Life insurers find hope in actuarial services

Chennai: With price wars in the Indian life insurance industry stepping in, new private insurers are looking at other avenues like actuarial services to beef up their revenues.

It is learnt that HDFC Standard Life Insurance is actively interested in this field. An email questionnaire and several long-distance calls made to HDFC Stan Life managing director and CEO Deepak M Satwalekar, though, were unfruitful.

One of the reasons touted by those in favour of allowing corporate actuaries practicing actuaries under corporate structure is that it throws up new business avenues for life insurance companies (See: ).

While lobbying is on to make the actuarial profession distinctively different to allow corporate actuarial entities, it is doubtful whether life insurance companies employing actuaries can enter the field. Can a company incorporated with the main object of doing insurance business be treated as one carrying on actuarial practice? This is the question doing the rounds.

Answers Actuarial Society of India president Nalin R Kapadia: "As per the advice of a Supreme Court advocate, an insurance company whose primary business is to undertake insurance activity can by no stretch of imagination be treated as a company carrying on an actuarial practice. Therefore, when it issues a letter of confirmation, as required by the Accounting Standard 15 of the Institute of Chartered Accountants of India, it cannot be said that the insurance company is carrying on the practice of an actuary."

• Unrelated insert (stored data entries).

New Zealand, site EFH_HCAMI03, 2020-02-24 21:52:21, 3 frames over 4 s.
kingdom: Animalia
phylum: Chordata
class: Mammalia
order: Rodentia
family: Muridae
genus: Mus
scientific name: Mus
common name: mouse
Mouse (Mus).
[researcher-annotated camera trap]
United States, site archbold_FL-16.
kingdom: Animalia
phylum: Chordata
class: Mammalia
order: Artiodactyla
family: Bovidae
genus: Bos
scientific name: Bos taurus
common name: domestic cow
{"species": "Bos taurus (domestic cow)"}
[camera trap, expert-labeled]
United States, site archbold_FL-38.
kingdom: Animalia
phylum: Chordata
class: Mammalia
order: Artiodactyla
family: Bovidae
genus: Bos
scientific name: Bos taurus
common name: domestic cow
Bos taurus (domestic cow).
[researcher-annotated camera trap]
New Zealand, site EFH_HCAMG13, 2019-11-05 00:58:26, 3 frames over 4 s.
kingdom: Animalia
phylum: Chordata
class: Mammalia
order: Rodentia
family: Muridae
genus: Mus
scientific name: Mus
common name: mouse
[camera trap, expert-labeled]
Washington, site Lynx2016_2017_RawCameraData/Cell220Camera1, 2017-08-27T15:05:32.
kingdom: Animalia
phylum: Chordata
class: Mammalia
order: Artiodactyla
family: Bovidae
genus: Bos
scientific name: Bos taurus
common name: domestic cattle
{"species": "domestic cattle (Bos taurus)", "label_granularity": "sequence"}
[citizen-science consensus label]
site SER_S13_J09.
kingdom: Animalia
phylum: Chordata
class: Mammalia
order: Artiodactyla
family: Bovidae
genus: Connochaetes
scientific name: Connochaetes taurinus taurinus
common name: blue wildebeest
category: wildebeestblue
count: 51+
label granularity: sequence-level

"Further, there will be a clash of interests if life insurers are allowed to offer actuarial services," warns an actuary. The premium income from corporate clients will start playing a part with life insurers while certifying the gratuity fund valuations.

Industry sources say LIC was strictly warned by the finance ministry to stay away from such services decades back. Will the ministry stick to its stand or play a different tune? It depends on the lobbying strength of those in favour of corporate actuaries.

But with scams like UTI, Enron, WorldCom and others, it is expected that the finance ministry will play it safe and not be adventurous.